INFANCIA
Jacques Prévert
-¿Llorabas? – le preguntaba yo.
-No. Era tonto llorar.
Su risa loca la dominaba otra vez, sacaba a nuestro gato, Sigurd, de la cesta, lo tomaba entre sus brazos y lo mecía como a un bebé.
-Si me quieres, Sigurd, mueve la oreja una vez.
Y Sigurd movía la oreja.
-Si quieres a Jacques y a Jean, muévela dos veces.
Sigurd la movía dos veces.
-¿Y a André? Si lo quieres, muévela tres veces.
Y Sigurd no movía la oreja para nada.
Mi padre levantaba los hombros, molesto.
-Tiene su gracia ese tonto, pero cada vez hace la misma cosa. Sin embargo, a mí me gustan mucho los gatos, como al cardenal Richelieu. ¡Sigurd!
-Él lo dice en broma – y ella continuaba. ¿No es cierto que quieres a André, y que lo quieres mucho?
Y Sigurd movía las dos orejas con mucha rapidez, como un pequeño asno incomodado por las moscas.
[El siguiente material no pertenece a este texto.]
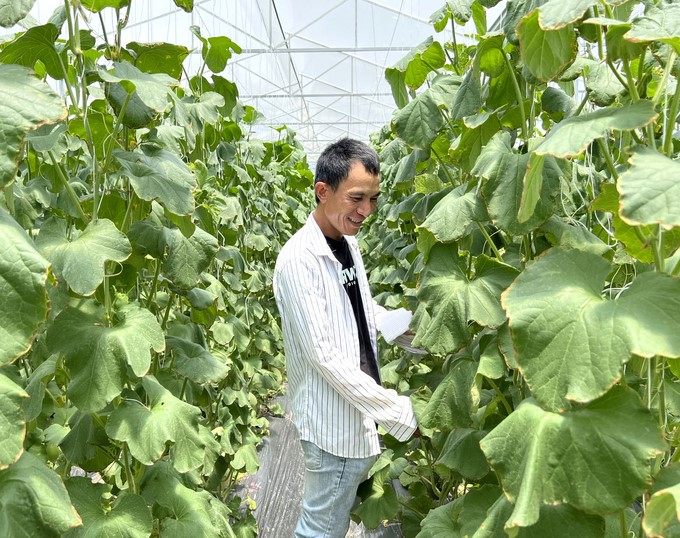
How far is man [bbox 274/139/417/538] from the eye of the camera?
6.94ft

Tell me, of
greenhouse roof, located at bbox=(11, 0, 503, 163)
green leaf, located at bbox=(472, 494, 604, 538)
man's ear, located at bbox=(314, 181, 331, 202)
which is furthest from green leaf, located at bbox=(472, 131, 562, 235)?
greenhouse roof, located at bbox=(11, 0, 503, 163)

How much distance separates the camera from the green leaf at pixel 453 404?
169 cm

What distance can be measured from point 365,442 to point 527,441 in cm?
123

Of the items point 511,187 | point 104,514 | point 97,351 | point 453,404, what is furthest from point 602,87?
point 104,514

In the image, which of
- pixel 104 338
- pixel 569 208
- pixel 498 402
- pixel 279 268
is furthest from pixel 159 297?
pixel 569 208

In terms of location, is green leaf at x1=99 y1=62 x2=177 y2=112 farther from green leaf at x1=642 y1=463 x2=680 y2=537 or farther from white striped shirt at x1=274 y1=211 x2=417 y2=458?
green leaf at x1=642 y1=463 x2=680 y2=537

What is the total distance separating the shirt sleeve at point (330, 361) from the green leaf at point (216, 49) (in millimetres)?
1187

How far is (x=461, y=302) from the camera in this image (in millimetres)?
1646

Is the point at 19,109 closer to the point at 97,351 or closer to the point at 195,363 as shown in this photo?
the point at 97,351

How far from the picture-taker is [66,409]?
6.63 ft

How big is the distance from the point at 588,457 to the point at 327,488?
4.48 ft

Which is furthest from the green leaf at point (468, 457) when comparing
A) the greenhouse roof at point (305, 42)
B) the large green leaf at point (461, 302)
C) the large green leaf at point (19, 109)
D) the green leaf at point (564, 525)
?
the greenhouse roof at point (305, 42)

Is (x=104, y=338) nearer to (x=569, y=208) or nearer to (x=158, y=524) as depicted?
(x=158, y=524)

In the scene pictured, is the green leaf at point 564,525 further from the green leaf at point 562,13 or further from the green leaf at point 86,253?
the green leaf at point 86,253
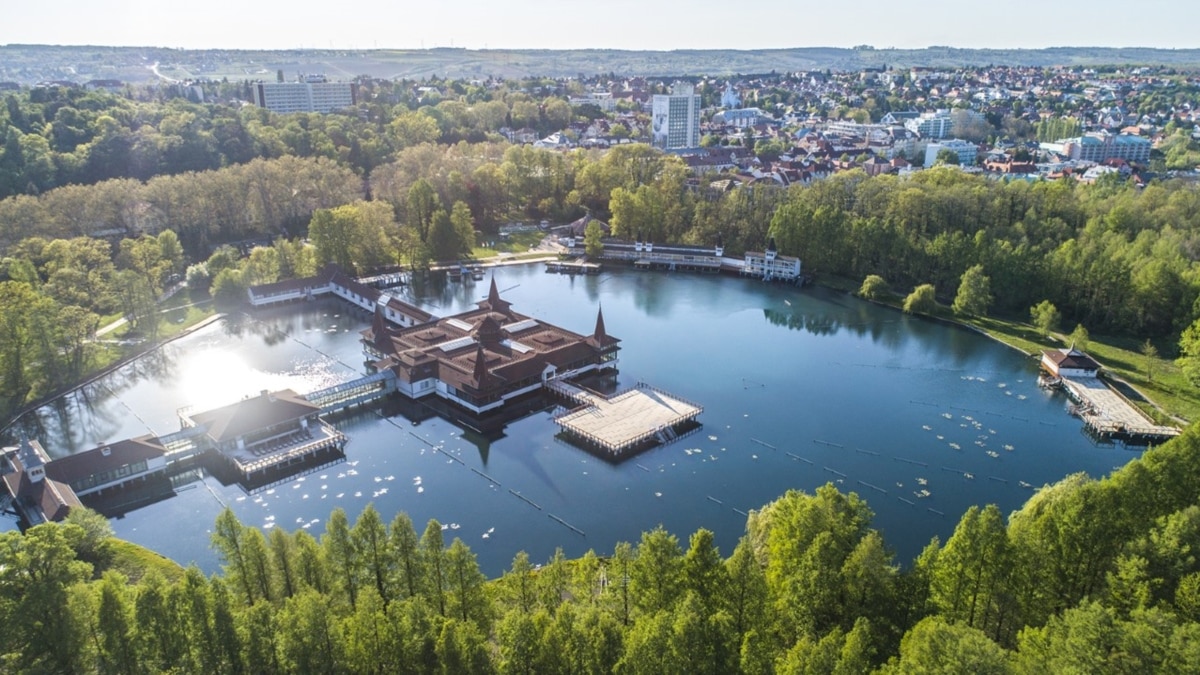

Yo demoré mucho tiempo en descubrir el truco; sin embargo era de una simplicidad casi infantil. Un soplo. Casi nada. Mi madre, imperceptiblemente, soplaba en la oreja del gato, un instante.
– Tu madre es un hada –decía papá.
Era por eso que yo tenía miedo, cuando ella me leía cuentos, de que desapareciera en la historia como las hadas que evocaba.